Nie da się ukryć - bawi nas to, jak gwiazdy próbują się wybielać. Lubimy dowiadywać się o skrzętnie skrywanych faktach z ich życia, które często wychodzą na jaw w najmniej odpowiednich momentach. Często bardziej zabawne od samych historii jest fakt, że gwiazdy się ich wstydzą.
Znajomi Gosi Andrzejewicz z liceum chyba nie darzą jej szczególną sympatią. Jedna z jej koleżanek wspomina, że Gośka od małego szykowała się na bycie gwiazdą:
Kiedyś na lekcji Gośka z uporem maniaka "ulizywała" na ucho swoje długie aż do uda włosy, (zawsze miała w jakimś nieładzie, chyba nie myła ich za często) - wspomina.

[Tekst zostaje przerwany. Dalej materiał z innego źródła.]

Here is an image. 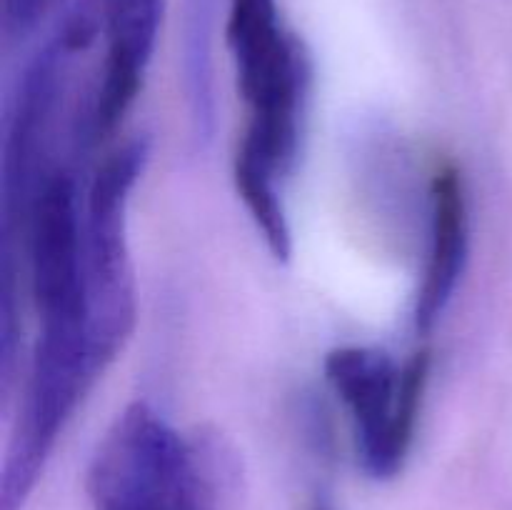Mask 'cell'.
<instances>
[{
  "label": "cell",
  "mask_w": 512,
  "mask_h": 510,
  "mask_svg": "<svg viewBox=\"0 0 512 510\" xmlns=\"http://www.w3.org/2000/svg\"><path fill=\"white\" fill-rule=\"evenodd\" d=\"M470 218L463 175L455 165H443L430 185V238L423 280L415 298V328L433 330L443 318L468 263Z\"/></svg>",
  "instance_id": "6"
},
{
  "label": "cell",
  "mask_w": 512,
  "mask_h": 510,
  "mask_svg": "<svg viewBox=\"0 0 512 510\" xmlns=\"http://www.w3.org/2000/svg\"><path fill=\"white\" fill-rule=\"evenodd\" d=\"M313 510H333V508H330V505H325V503H315Z\"/></svg>",
  "instance_id": "8"
},
{
  "label": "cell",
  "mask_w": 512,
  "mask_h": 510,
  "mask_svg": "<svg viewBox=\"0 0 512 510\" xmlns=\"http://www.w3.org/2000/svg\"><path fill=\"white\" fill-rule=\"evenodd\" d=\"M210 28H213V0H190L188 28H185V75H188L195 120L203 133H210L213 125Z\"/></svg>",
  "instance_id": "7"
},
{
  "label": "cell",
  "mask_w": 512,
  "mask_h": 510,
  "mask_svg": "<svg viewBox=\"0 0 512 510\" xmlns=\"http://www.w3.org/2000/svg\"><path fill=\"white\" fill-rule=\"evenodd\" d=\"M165 0H118L108 20L100 83L90 110V138L100 140L118 128L143 88Z\"/></svg>",
  "instance_id": "5"
},
{
  "label": "cell",
  "mask_w": 512,
  "mask_h": 510,
  "mask_svg": "<svg viewBox=\"0 0 512 510\" xmlns=\"http://www.w3.org/2000/svg\"><path fill=\"white\" fill-rule=\"evenodd\" d=\"M148 140L110 153L83 203L85 283L90 330L105 365L123 350L135 325V278L128 245V205L148 163Z\"/></svg>",
  "instance_id": "4"
},
{
  "label": "cell",
  "mask_w": 512,
  "mask_h": 510,
  "mask_svg": "<svg viewBox=\"0 0 512 510\" xmlns=\"http://www.w3.org/2000/svg\"><path fill=\"white\" fill-rule=\"evenodd\" d=\"M430 375V355L415 353L405 365L368 345H345L325 358V378L353 420L360 468L373 480H393L403 470L418 428Z\"/></svg>",
  "instance_id": "3"
},
{
  "label": "cell",
  "mask_w": 512,
  "mask_h": 510,
  "mask_svg": "<svg viewBox=\"0 0 512 510\" xmlns=\"http://www.w3.org/2000/svg\"><path fill=\"white\" fill-rule=\"evenodd\" d=\"M225 38L248 105V128L233 168L283 180L303 138L313 75L308 53L283 28L275 0H228Z\"/></svg>",
  "instance_id": "1"
},
{
  "label": "cell",
  "mask_w": 512,
  "mask_h": 510,
  "mask_svg": "<svg viewBox=\"0 0 512 510\" xmlns=\"http://www.w3.org/2000/svg\"><path fill=\"white\" fill-rule=\"evenodd\" d=\"M85 488L93 510H218L198 445L143 400L128 405L103 435Z\"/></svg>",
  "instance_id": "2"
}]
</instances>
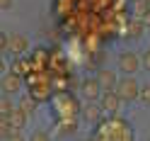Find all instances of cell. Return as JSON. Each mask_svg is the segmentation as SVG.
<instances>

Później ostentacyjnie trzymała się nie, aż zirytowany nauczyciel zapytał, co się jej stało. Ona tylko na to czekała. Zaczęła z zachwytem opowiadać, jak to po koncercie w Sali Kongresowej podbiegł do niej fan, wyznał miłość i uwielbienie, a następnie oświadczył, że "musi mieć jakąś część jej ciała". I pociągnął ją za ucho, nadrywając je. To było w drugiej, może trzeciej klasie liceum.
Wiemy, że to brzmi głupio, ale Gośka naprawdę opowiadała takie rzeczy na lekcjach. Pozostaje nam pozazdrościć zmysłu przewidywania zawrotnej kariery. Najśmieszniejsze jest to, że obecnie Gosia wstydzi się tego epizodu i nie chce go wspominać. Ciekawe dlaczego.